Document section:
Hipkins accused Seymour of “making jokes about blowing people up.” Seymour refused to apologise for the statement.
There is no doubt that ACT has engaged in racialist dog-whistle politics. For the most part, however, it has capitalised on widespread opposition to the Labour government’s own divisive policies based on identity politics. Labour has created a separate Māori health authority, which will provide services “by Māori, for Māori”; added ethnicity as a factor in prioritising surgery waiting lists; and supported separate Māori seats on local councils and Māori tribal “co-governance” of the country’s water infrastructure.
Since the 1980s, through the Treaty of Waitangi settlements process, successive Labour and National governments have handed over hundreds of millions of dollars to Māori tribes, supposedly to compensate indigenous people for crimes committed through colonisation. In fact, this money has been used to create businesses that have enriched a capitalist and upper-middle-class layer connected with the tribal leadership. Meanwhile the Māori working class remains largely impoverished.

Record extracts:
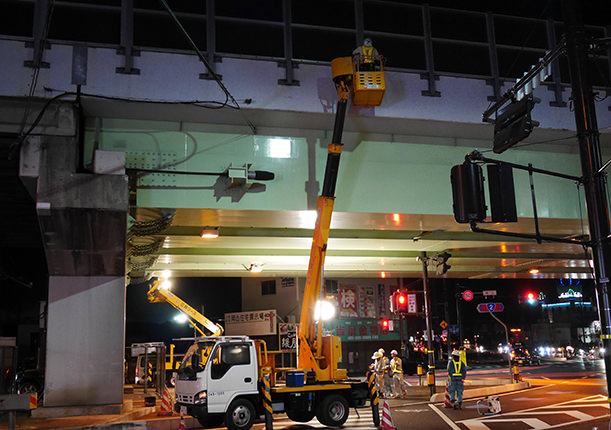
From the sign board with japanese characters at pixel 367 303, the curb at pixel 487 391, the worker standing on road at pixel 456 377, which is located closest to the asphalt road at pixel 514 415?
the worker standing on road at pixel 456 377

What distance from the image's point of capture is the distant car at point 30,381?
22.3 meters

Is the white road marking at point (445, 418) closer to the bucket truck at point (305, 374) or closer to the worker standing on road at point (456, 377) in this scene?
the worker standing on road at point (456, 377)

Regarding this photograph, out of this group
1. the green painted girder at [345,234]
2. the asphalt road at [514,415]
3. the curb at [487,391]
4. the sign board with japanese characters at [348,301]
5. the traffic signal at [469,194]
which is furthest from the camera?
the sign board with japanese characters at [348,301]

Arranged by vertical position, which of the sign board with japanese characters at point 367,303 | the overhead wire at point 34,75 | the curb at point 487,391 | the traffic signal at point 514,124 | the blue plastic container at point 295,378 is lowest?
the curb at point 487,391

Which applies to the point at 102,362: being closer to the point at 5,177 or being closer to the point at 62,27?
the point at 5,177

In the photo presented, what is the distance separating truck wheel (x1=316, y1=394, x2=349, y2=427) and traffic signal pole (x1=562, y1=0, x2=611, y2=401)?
7.55 meters

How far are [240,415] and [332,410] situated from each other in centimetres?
229

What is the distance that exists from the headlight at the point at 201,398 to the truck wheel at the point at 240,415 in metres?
0.61

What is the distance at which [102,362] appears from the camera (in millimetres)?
14508

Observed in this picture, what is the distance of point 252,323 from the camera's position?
35219 mm

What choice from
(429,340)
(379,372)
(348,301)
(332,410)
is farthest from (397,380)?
(348,301)

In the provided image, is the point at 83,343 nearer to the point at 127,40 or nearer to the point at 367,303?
the point at 127,40

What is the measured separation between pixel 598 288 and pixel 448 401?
1137cm

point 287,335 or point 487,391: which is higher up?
point 287,335
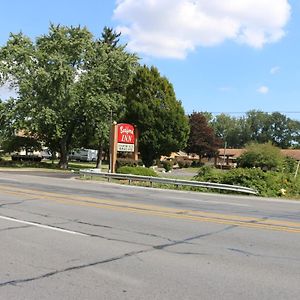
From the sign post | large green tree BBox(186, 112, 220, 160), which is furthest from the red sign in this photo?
large green tree BBox(186, 112, 220, 160)

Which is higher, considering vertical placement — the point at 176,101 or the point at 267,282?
the point at 176,101

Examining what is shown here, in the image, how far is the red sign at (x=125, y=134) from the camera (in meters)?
33.7

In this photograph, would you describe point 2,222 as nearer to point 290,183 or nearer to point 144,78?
point 290,183

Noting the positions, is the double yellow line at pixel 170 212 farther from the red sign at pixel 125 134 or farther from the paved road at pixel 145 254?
the red sign at pixel 125 134

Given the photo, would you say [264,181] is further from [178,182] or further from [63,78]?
[63,78]

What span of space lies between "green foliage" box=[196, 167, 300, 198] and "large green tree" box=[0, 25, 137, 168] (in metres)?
22.3

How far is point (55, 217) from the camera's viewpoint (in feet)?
37.8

Problem set:
[a] According to the passage on New Zealand politics and Māori policy, what has ACT mostly drawn on for support, apart from dog-whistle politics? Answer in one to three sentences.
[b] Write a continuation of the passage on New Zealand politics and Māori policy, starting after its last sentence.
The records aren't needed for this.

Results of the tasks:
[a] For the most part, ACT has drawn on widespread opposition to the Labour government's own divisive policies based on identity politics. These include a separate Māori health authority, ethnicity as a factor in surgery waiting lists, and support for separate Māori council seats and tribal co-governance of water infrastructure.

[b]
All of this has allowed the ACT Party to cynically posture as egalitarian. Its website states that it stands for “universal human rights,” “one set of laws for all New Zealanders,” and that it will “reverse race-based policies.” It declares that “no person should be treated differently based on who their ancestors were.”
This is all utterly hypocritical and fraudulent. There is a fundamental division in society, but it is not race, but class. ACT’s entire purpose is to defend the privileged position of the country’s billionaires and multi-millionaire, including access to the best healthcare, education and housing that money can buy. Seymour unabashedly backs the record level of wealth inequality in New Zealand and is calling for massive tax cuts for the rich.
ACT gives the most open expression to the class-war agenda of the ruling class, which Labour and National basically agree with. It is not accidental that ACT is an offshoot of the Labour Party: it was founded in 1993 by Roger Douglas, formerly the finance minister in the 1980s Labour government led by David Lange.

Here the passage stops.